-- 目的 A --
下のレコードから、文字列「heart」を含む行をすべて抜き出してください。大文字と小文字は区別します。

やってくれる人いたらTwitter@nyankotofuまで連絡ください。育成済みエルテラ、6vメタモン、周回で手に入れたポイマたくさん、31-×-31-31-20〜21-31の図太いクレセとか色々差し上げられます。

ファイアローに関するあれこれ

 ファイアローが強いポケモンであることはもちろん自明です。自分もそう思っていたので、「強いポケモンであるファイアローは積極的に採用しよう」と思って使っていました。しかし、使っているうちに、「果たしてそこまで言われているほどのポケモンなのか?」という疑問を持つようにもなりました。

 どういうことかというと、ファイアローは大して高くもない種族値のほとんどが、特性によって意味をなさないSに吸われており、根本的な種族値量が圧倒的に低いのです。実質種族値を計算すると270という数値が出ます。これはエルフーンの292よりも一回り低いほどの低水準です。実際に、アローがブレイブバードを1回打っただけで簡単に倒されてしまうほど貧弱なポケモンであることは、ほとんどの人が体験していることかと思います。

-- 入力レコード --

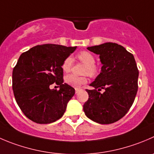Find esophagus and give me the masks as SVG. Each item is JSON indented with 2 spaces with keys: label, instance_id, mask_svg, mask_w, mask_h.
Wrapping results in <instances>:
<instances>
[{
  "label": "esophagus",
  "instance_id": "34e87169",
  "mask_svg": "<svg viewBox=\"0 0 154 154\" xmlns=\"http://www.w3.org/2000/svg\"><path fill=\"white\" fill-rule=\"evenodd\" d=\"M80 89H80V88H76V89H75V92H76V93H77V92H78L80 90Z\"/></svg>",
  "mask_w": 154,
  "mask_h": 154
}]
</instances>
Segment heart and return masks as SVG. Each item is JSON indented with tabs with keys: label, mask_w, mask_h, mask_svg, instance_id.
I'll list each match as a JSON object with an SVG mask.
<instances>
[{
	"label": "heart",
	"mask_w": 154,
	"mask_h": 154,
	"mask_svg": "<svg viewBox=\"0 0 154 154\" xmlns=\"http://www.w3.org/2000/svg\"><path fill=\"white\" fill-rule=\"evenodd\" d=\"M77 58L79 60L86 65L85 68L84 73L88 74L90 76H94L96 74V67L95 66V59L92 53H89L87 51L80 52L77 55ZM73 65V59L71 57H68L64 60L62 63V68L64 72L68 73L71 71ZM66 83L74 87H79L82 84H84L87 81V79L85 77H78L74 74H69L66 76L65 79Z\"/></svg>",
	"instance_id": "b5f03b06"
}]
</instances>
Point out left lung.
Segmentation results:
<instances>
[{"instance_id": "8db88e82", "label": "left lung", "mask_w": 154, "mask_h": 154, "mask_svg": "<svg viewBox=\"0 0 154 154\" xmlns=\"http://www.w3.org/2000/svg\"><path fill=\"white\" fill-rule=\"evenodd\" d=\"M97 55L102 67L86 89L88 101L83 111L88 118L101 124L118 121L126 114L135 100L138 91V70L135 58L122 46L105 43L87 47ZM104 89L101 94L100 91Z\"/></svg>"}]
</instances>
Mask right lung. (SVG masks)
<instances>
[{"label": "right lung", "instance_id": "right-lung-1", "mask_svg": "<svg viewBox=\"0 0 154 154\" xmlns=\"http://www.w3.org/2000/svg\"><path fill=\"white\" fill-rule=\"evenodd\" d=\"M77 47L44 44L22 53L13 71V90L21 110L40 124L56 121L63 116L75 89L64 83L62 63ZM56 82L60 90H51Z\"/></svg>", "mask_w": 154, "mask_h": 154}]
</instances>
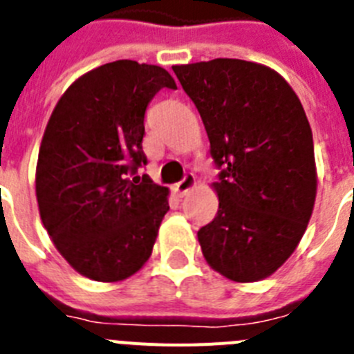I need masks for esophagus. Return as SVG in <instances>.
Masks as SVG:
<instances>
[{"instance_id": "1", "label": "esophagus", "mask_w": 354, "mask_h": 354, "mask_svg": "<svg viewBox=\"0 0 354 354\" xmlns=\"http://www.w3.org/2000/svg\"><path fill=\"white\" fill-rule=\"evenodd\" d=\"M196 184V177L193 174H186L184 175V179L180 180L177 186H175V192H177V195L179 196H184L187 192H192L193 187H195Z\"/></svg>"}]
</instances>
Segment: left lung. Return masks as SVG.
Returning a JSON list of instances; mask_svg holds the SVG:
<instances>
[{"instance_id": "left-lung-1", "label": "left lung", "mask_w": 354, "mask_h": 354, "mask_svg": "<svg viewBox=\"0 0 354 354\" xmlns=\"http://www.w3.org/2000/svg\"><path fill=\"white\" fill-rule=\"evenodd\" d=\"M198 109L220 180V207L198 230L212 270L234 282L271 277L299 245L317 193L314 140L277 71L236 58L174 65Z\"/></svg>"}]
</instances>
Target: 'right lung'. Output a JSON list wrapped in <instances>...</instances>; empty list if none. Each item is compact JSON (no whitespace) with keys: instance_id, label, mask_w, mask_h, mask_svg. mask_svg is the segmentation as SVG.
<instances>
[{"instance_id":"1","label":"right lung","mask_w":354,"mask_h":354,"mask_svg":"<svg viewBox=\"0 0 354 354\" xmlns=\"http://www.w3.org/2000/svg\"><path fill=\"white\" fill-rule=\"evenodd\" d=\"M177 88L158 65L117 60L65 90L44 131L35 174L40 220L80 274L120 282L149 261L168 212V187L149 175L142 142L145 109Z\"/></svg>"}]
</instances>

-- 目的 B --
上にあるファイアローについての文章を、最後の文の後から書き進めてください。

-- 実行結果 A --
Segment heart and return masks as SVG. Each item is JSON indented with tabs with keys: label, mask_w, mask_h, mask_svg, instance_id.
	"label": "heart",

-- 実行結果 B --
 では、大した打点も出さずに1回動いて死んでいくファイアローというポケモンが、なぜこんなにも強いポケモンとして知られているのでしょうか?疾風の翼はもちろん強力ですが、相手を倒せなければ先制する意味はないですし、また、相手に倒されないなら先制する意味はありません。彼我の行動回数が変わらないなら、Sが高い意味はないのです。なので、単体飛行打点を使いたいと思った時に、ファイアローが最強であることは必ずしも自明とは限らないはずです。

 思うに、その理由の1つに、「ファイアローより数値の高い単体飛行技使いが少ない」というものがあるのではないでしょうか。メガボーマンダが明らかにそうですが、彼は実際によく使われているので除外します。

 まず、飛行技の威力を考えた時、ブレイブバードと同じ水準で威力の高い技はほとんどありません。

 ①ブレイブバード

 ②アクロバット

 ④ゴッドバード

 ③暴風

 このあたりでしょうか。どれも癖のある技ばかりです。アクロバットはジュエルが無い6世代では持ち物を能動的に消費する手段が限られるので使い勝手が悪いですし、ゴッドバードも持ち物が数値補正の乗らないパワフルハーブで固定され、暴風は命中不安です。そして、これより下は一気に燕返しエアスラッシュまで落ちます。

 なので、ブレイブバードを使えるポケモンについて、その実質種族値を比べていこうと思います。

 比べる条件は以下です。

 ①持ち物、特性補正込み

 ②AS実質種族値で比べる

 ③持ち物はスカーフor鉢巻

 ④アローは合計種族値を+30して考える

 ③は、単純な数値を比べるためにこうします。アローと同じ挙動をさせるために、スカーフを持たせて先制することを想定しています。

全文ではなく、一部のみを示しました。